Newport Beach considers recycling program for Balboa Pier anglers’ fishing lines
Newport Beach may partner with local sportfishing charters to recycle fishing lines that could endanger marine life such as gulls and sea lions.
Davey’s Locker and Newport Landing, sister companies that also offer whale-watching tours and dock in the Fun Zone area of Newport Harbor, want to place five receptacles around nearby Balboa Pier to capture anglers’ used monofilament. The companies would then send the lines to the Iowa headquarters of tackle manufacturer Berkley Fishing Inc. for a future as artificial reef-like structures in the Hawkeye State’s lakes.
Newport’s Parks, Beaches and Recreation Commission will consider the request when it meets Tuesday.

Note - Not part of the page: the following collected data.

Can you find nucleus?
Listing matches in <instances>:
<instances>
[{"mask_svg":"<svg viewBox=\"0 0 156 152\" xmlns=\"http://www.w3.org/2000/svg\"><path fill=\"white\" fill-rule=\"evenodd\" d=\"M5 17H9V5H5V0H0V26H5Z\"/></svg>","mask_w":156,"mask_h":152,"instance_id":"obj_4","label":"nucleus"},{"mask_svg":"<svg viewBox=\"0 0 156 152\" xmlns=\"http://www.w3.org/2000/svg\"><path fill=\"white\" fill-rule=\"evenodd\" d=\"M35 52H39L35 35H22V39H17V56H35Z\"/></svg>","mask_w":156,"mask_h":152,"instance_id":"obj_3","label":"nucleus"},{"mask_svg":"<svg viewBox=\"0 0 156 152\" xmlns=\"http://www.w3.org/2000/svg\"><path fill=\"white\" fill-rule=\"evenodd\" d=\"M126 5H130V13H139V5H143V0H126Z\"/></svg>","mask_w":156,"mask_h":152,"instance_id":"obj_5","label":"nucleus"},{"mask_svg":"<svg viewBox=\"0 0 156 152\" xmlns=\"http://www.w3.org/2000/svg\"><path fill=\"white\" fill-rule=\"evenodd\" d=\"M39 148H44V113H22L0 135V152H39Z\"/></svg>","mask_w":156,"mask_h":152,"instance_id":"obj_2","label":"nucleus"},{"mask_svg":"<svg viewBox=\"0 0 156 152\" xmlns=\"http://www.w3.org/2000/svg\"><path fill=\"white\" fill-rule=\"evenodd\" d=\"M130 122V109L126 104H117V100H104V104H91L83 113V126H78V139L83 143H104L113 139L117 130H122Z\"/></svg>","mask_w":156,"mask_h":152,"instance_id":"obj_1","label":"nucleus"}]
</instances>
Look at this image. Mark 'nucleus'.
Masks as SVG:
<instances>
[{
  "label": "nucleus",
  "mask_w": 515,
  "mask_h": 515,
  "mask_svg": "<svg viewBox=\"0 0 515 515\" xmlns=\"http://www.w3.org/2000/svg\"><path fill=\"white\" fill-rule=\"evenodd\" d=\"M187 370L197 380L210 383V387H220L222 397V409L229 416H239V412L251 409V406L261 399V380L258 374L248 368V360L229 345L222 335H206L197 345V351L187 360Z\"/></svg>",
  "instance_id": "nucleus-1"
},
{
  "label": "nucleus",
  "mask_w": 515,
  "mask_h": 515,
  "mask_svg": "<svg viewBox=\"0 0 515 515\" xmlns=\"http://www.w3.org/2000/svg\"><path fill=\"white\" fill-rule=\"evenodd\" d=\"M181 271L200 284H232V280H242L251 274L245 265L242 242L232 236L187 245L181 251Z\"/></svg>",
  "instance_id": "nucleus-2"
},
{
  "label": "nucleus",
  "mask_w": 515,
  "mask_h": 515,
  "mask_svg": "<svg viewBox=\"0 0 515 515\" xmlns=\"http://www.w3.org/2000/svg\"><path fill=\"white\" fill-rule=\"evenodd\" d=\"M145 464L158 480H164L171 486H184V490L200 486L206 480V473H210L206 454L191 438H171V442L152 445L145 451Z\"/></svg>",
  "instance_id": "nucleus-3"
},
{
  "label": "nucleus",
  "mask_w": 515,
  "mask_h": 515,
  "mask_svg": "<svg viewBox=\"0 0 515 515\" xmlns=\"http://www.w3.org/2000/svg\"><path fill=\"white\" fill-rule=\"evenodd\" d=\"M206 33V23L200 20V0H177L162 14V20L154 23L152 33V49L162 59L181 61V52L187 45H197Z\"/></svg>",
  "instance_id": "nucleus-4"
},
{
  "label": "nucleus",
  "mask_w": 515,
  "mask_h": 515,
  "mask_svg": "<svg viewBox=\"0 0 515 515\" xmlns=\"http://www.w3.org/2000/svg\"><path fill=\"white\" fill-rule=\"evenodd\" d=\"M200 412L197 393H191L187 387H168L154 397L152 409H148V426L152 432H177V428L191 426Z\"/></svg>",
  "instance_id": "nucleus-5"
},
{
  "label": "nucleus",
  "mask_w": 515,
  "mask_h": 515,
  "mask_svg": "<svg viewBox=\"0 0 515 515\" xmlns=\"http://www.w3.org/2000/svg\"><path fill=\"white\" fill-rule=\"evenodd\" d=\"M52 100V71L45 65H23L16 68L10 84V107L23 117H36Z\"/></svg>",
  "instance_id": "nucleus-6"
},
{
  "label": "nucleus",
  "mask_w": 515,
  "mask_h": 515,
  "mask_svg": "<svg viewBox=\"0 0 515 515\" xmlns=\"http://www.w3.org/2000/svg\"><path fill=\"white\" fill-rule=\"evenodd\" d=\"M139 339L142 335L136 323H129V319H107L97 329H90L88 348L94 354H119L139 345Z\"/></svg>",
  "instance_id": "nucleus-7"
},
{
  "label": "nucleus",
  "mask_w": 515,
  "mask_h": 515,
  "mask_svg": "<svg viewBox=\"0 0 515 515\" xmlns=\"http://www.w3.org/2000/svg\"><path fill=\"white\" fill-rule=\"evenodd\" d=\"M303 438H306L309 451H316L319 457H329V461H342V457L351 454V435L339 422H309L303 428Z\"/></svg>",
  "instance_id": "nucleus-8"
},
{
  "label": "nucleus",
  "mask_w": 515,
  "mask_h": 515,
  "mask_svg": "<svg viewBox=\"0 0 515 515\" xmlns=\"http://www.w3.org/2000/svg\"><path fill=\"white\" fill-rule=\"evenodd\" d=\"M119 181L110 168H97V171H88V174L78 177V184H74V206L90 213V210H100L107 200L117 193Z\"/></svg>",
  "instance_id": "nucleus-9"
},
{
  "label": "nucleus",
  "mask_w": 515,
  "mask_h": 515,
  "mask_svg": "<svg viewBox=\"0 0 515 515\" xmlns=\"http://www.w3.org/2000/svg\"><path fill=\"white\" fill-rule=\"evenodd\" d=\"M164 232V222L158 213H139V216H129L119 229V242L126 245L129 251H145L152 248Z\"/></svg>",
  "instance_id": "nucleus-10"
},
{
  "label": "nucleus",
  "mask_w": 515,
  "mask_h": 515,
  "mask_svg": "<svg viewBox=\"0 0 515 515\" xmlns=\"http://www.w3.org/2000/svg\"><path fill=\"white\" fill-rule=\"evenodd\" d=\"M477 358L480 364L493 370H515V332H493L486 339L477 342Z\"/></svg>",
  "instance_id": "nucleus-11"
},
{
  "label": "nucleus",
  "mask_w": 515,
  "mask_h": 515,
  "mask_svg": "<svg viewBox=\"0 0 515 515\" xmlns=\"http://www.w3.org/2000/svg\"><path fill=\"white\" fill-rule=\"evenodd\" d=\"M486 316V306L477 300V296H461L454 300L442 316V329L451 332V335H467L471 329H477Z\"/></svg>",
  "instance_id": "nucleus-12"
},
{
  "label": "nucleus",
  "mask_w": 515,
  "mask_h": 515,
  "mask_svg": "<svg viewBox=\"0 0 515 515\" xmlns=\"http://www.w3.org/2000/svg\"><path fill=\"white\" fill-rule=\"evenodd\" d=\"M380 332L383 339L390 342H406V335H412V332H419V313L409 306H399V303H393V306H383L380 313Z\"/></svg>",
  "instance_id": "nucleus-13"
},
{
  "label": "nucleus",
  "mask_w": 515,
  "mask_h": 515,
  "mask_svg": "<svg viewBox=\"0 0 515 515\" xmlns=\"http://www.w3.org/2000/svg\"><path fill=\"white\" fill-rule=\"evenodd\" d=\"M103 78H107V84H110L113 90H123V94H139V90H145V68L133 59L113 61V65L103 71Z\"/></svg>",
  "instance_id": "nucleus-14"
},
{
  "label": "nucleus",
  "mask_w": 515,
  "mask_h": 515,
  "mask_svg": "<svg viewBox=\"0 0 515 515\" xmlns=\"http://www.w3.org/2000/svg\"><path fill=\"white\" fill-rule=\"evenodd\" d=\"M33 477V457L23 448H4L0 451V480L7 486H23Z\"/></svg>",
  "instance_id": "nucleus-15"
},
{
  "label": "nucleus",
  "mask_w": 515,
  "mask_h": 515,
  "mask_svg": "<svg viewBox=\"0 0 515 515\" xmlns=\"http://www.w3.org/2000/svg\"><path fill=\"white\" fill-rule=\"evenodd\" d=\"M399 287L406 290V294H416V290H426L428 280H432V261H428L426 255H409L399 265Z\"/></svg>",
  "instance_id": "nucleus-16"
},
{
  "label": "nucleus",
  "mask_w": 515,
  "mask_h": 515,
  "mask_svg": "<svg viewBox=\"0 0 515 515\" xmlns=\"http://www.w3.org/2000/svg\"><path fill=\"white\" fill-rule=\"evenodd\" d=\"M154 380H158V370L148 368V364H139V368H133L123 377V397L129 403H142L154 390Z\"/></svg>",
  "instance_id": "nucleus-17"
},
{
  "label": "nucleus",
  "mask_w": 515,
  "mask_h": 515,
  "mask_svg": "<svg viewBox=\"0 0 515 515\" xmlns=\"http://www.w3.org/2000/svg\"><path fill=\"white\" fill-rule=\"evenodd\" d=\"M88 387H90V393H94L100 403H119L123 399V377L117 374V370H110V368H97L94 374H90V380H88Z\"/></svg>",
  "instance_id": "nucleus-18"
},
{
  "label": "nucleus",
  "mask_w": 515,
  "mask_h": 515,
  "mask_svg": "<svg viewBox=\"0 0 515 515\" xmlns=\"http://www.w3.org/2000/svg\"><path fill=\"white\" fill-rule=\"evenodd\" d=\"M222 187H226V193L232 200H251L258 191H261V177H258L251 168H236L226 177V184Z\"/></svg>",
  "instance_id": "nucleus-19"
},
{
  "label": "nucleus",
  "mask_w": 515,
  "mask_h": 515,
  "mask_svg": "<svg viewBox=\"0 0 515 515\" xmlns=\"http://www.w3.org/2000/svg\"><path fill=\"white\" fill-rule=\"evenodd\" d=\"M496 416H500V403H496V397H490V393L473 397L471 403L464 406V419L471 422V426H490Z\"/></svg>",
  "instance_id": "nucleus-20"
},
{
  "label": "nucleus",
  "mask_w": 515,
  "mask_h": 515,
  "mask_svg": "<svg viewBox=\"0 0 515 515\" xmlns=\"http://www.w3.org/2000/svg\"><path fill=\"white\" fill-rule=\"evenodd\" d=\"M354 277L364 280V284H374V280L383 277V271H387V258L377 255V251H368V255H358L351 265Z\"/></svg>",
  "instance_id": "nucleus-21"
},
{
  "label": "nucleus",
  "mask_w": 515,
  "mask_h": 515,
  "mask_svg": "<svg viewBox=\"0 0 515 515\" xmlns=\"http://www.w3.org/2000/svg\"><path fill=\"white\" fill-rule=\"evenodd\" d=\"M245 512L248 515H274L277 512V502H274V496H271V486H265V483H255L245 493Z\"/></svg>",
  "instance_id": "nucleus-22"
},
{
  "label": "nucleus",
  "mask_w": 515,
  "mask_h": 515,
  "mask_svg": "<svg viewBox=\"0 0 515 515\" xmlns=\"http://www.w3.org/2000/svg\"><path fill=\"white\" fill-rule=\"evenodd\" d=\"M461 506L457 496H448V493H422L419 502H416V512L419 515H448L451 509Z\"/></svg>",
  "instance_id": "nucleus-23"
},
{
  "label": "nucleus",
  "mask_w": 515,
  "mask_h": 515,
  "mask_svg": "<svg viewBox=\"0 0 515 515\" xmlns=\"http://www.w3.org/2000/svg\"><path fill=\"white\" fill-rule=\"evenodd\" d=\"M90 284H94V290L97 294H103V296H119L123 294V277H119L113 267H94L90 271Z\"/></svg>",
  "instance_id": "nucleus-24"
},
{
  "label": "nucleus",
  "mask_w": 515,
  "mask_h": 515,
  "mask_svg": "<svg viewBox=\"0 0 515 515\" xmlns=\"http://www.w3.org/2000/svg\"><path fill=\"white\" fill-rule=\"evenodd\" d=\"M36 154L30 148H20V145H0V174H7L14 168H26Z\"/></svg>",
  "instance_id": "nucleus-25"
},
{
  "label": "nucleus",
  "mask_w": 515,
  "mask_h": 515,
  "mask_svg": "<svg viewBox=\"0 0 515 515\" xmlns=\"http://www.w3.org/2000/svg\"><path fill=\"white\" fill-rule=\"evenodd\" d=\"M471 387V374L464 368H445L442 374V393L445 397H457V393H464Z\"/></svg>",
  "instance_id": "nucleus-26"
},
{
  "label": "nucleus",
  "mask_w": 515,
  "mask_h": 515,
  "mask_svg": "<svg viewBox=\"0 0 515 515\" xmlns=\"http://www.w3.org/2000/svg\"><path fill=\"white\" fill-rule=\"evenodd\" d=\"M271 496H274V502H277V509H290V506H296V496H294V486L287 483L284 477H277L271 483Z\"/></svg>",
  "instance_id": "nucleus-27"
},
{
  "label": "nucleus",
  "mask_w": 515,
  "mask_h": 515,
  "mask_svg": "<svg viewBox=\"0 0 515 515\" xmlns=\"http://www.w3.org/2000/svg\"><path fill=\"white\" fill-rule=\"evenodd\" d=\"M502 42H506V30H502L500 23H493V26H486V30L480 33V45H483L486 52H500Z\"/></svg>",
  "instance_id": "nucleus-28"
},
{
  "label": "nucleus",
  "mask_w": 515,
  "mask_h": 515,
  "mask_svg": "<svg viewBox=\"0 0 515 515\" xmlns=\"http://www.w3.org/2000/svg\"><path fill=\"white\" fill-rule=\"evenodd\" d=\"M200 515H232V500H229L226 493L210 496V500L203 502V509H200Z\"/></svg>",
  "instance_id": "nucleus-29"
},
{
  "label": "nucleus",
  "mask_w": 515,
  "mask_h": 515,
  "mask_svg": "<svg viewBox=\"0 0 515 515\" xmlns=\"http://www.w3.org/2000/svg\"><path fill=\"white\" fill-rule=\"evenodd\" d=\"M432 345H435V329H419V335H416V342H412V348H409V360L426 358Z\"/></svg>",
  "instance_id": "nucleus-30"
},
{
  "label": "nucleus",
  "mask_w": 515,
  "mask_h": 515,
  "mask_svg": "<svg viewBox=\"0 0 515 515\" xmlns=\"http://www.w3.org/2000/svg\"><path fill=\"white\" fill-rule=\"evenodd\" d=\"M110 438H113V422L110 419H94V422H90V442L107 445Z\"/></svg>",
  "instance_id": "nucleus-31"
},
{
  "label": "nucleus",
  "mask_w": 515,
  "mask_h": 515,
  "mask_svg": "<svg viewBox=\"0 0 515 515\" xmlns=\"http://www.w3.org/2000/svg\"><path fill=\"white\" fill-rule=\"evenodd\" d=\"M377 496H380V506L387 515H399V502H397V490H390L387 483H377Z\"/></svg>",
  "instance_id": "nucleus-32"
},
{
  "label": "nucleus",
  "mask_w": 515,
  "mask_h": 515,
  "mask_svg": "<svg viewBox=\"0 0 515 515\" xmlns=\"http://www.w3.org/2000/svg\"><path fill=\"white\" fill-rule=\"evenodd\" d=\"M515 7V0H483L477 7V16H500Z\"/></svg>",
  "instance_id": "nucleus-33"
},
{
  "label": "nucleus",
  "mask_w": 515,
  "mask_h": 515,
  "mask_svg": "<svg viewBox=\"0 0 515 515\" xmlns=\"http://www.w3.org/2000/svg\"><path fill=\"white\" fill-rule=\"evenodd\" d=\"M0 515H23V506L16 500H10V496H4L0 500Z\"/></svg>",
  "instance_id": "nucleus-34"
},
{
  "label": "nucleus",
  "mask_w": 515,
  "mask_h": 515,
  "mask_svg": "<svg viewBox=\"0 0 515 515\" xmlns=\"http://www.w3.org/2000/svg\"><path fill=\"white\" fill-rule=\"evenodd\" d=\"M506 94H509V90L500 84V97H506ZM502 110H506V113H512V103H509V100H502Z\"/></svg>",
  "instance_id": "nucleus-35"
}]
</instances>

“Recreational fishing is one of the most eco-friendly things you can do,” at least for catching one’s own food, said Jessica Roame, manager of marine education programs for Davey’s Locker and Newport Landing. “But the kind of waste that comes out of it is one of the most unfortunate things.”
That waste is the typically clear, thread-thin but tough plastic monofilament that can entangle or be ingested by opportunistic feeders such as gulls and sea lions that surround boats and piers looking for bait and guts, Roame said.
Even when properly discarded, the nonbiodegradable plastic lines sit in landfills. And errant lines in the water can snarl boat propellers, according to the California Division of Boating and Waterways.
Michael Molnar of Orange leaned over the Balboa Pier railing Thursday and monitored a line baited with live smelt that he suspected was attracting a halibut because of the persistent nibbling. If Molnar managed to get a full bite, he would release his catch, he said.
Molnar said he has called the state Department of Fish and Wildlife before to assist an egret with a fishing line around its leg.
He said he would use the proposed recycling containers rather than pocket and throw out his used lines like he does now.
Santiago Serezo of Fullerton was stationed at the pierhead teaching his younger brother Nathan, 15, how to fish on a sabiki rig, a multiple-hook setup used to catch small fish like mackerel about a half-dozen at a time.
Serezo said he packs his used line in his tackle box. Every few trips he reorganizes his gear and properly tosses the refuse, he said.
“I have seen a problem here with a lot of leftover line, leftover material,” he said. Recently, he tried to help a gull with a line around its leg, using bait to draw it close, but the bird flew off, he said.
Davey’s Locker and Newport Landing have collected their used lines for the Berkley Conservation Institute for about five years. Their offer to expand the collection to the Balboa Pier, one of several popular local places to sink a line near shore, would come at no charge to the city.
A deep-sea sportfishing spool like those the charters use has 360 yards of line. If only some of it is used, the rest must be chucked so the next customer has a full reel. Davey’s Locker and Newport Landing have saved more than 500 pounds of unusable lines for recycling over the years, Roame said.
The new recycling containers would be made of PVC pipe shaped to resemble periscopes and would be stationed at the pop-outs midway up the pier and near the Ruby’s Diner at the pier’s end. Volunteers with the sportfishing companies would empty and maintain the containers, pick out hooks and old bait and ship off the lines.
Berkley melts down the lines and refashions the plastic into cube-shaped cages that become underwater fish habitats that encourage breeding. The material also becomes other durables like park benches. The company says it has recycled more than 9 million miles worth of lines since 1990.
The state and the BoatUS Foundation maintain line collection sites at marinas and fishing spots around Orange County, also to benefit Berkley. The Balboa Bay Club and Balboa Yacht Basin have stations, as does the Huntington Beach Pier.
Tuesday’s meeting of the Newport Beach Parks, Beaches and Recreation Commission will begin at 6 p.m. at City Hall, 100 Civic Center Drive.